In order to accommodate blind grading we chose to customize a parallel copy of the grading application and customize the copy. This approach allows the blind grading customizations to be used by the Law School, and any other schools that desire it, while all others continue to use the standard Banner delivered grading application. Second, and equally important, this approach maintains the use of all of the University wide Banner functions such as GPA calculation, transcript generation, registration, advising, etc. Functions such as these can continue to be upgraded with Ellucian delivered code which will in turn limit the reprogramming and testing to just those functions that had to be customized to accommodate the blind grading. As we progressed through the process of customizing the final grade entry form we realized that we also had to customize the class roster functionality as well as several other ancillary functions that would have allowed faculty members access to both the student’s identity and the newly created exam number. The class roster was tied directly to the grading and all of the other class related functionality. The Registrar needed a version of the class roster that showed the exam numbers assigned to each student in order to streamline their work. At the same time the original class roster functionality without the assigned test numbers would be needed by the faculty members. We had to make sure that we documented and walked through all processes associated with the use of the student information system by the Law School to make sure that any function that needed to be executed using exam numbers did so, and at the same time great care had to be taken that none of the faculty functions allowed for a correlation between the test numbers and the student.
Once all of the modifications were identified and completed, we encountered the last significantly manual function in the grading process, class ranking. In much the same fashion as the manual efforts that supported the blind grading, the Law School class ranking process required many steps, a great deal of time, and significant auditing and error checking. Automating the generation of the class rank and the delivery of that rank to the student was the final step in enhancing the student experience and the efficiency of the Law School Registrar’s Office.
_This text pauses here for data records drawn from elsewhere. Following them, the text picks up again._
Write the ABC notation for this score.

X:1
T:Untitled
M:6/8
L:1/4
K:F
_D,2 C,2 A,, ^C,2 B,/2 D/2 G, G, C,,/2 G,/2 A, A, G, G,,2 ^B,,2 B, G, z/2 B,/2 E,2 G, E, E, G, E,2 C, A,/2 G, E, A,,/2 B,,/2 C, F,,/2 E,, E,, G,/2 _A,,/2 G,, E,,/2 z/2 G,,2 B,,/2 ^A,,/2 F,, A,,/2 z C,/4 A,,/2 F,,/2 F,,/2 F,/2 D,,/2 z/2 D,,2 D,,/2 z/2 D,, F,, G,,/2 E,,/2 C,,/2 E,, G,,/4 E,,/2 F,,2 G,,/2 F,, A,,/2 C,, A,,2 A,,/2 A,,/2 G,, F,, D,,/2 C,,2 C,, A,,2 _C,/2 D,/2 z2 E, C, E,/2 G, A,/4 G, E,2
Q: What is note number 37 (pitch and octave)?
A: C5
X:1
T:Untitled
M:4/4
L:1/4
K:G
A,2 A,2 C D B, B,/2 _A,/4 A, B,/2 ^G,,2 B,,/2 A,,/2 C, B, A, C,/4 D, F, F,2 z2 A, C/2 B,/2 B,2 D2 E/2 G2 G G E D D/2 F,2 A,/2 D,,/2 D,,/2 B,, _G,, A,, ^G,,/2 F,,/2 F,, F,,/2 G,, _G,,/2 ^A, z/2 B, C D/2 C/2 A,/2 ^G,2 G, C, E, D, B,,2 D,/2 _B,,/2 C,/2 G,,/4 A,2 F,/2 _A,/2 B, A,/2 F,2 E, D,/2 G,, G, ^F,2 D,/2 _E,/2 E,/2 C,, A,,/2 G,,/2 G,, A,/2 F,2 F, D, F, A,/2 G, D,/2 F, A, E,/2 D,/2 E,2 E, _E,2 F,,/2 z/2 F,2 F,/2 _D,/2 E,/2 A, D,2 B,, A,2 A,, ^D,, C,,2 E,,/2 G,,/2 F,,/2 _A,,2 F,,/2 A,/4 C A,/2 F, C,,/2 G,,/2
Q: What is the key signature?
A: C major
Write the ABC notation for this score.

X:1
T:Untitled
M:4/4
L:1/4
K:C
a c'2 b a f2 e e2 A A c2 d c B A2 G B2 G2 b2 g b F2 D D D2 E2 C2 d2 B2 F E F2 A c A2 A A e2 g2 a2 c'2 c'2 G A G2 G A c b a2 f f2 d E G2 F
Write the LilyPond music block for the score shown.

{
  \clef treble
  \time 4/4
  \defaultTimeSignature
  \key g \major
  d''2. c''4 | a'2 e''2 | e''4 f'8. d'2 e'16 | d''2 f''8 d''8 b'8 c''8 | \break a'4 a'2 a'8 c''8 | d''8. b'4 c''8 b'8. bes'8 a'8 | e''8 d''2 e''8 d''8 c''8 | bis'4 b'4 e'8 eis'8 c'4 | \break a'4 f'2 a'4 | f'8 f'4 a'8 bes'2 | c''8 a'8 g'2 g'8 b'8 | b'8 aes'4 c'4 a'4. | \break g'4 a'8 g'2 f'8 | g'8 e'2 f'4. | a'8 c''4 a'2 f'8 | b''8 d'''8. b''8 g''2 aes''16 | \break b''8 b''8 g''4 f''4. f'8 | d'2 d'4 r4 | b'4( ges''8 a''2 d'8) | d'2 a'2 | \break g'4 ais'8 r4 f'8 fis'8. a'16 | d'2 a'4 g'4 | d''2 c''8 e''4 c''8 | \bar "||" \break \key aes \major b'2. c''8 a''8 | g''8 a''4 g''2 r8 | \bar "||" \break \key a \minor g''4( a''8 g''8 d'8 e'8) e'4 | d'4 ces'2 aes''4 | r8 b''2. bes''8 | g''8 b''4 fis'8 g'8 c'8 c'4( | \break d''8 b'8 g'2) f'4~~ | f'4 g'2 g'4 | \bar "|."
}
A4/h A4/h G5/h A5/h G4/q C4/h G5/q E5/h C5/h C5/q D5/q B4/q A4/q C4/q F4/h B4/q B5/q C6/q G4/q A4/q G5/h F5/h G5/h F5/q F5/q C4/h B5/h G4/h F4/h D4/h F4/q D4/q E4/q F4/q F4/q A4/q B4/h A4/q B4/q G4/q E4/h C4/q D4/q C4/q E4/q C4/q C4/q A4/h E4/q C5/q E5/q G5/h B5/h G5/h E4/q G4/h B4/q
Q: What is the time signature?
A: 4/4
A great deal of time and effort went into designing the ranking process. The logic that the Registrar had followed via spreadsheets and decision trees had to be programmed into a single automated process that could apply ranks throughout the Law School. Once that was completed the rank could be stored on the student record and delivered to the student through the same Law School portal channel that provided the student with their exam numbers. With automated ranking and the secure portal channel delivery in place the Law School Registrar’s Office is now able to focus their time on serving the students.
We took advantage of the summer semester to implement the grading portion of this project with a goal of having all functions live for the fall 2015 semester. We are already anticipating the next round of customizations that will be needed when another version of our SIS arrives. This of course is one of the disadvantages of customizing vendor delivered applications, but it is one that we accepted after a great deal of analysis. As is often the case with large scale projects, the amount of work and the degree of complexity required for this project were both much greater than anticipated.
The improved efficiencies of the student and staff experiences were worth the effort. Institutions considering this type of project must be prepared for unforeseen complications and challenges.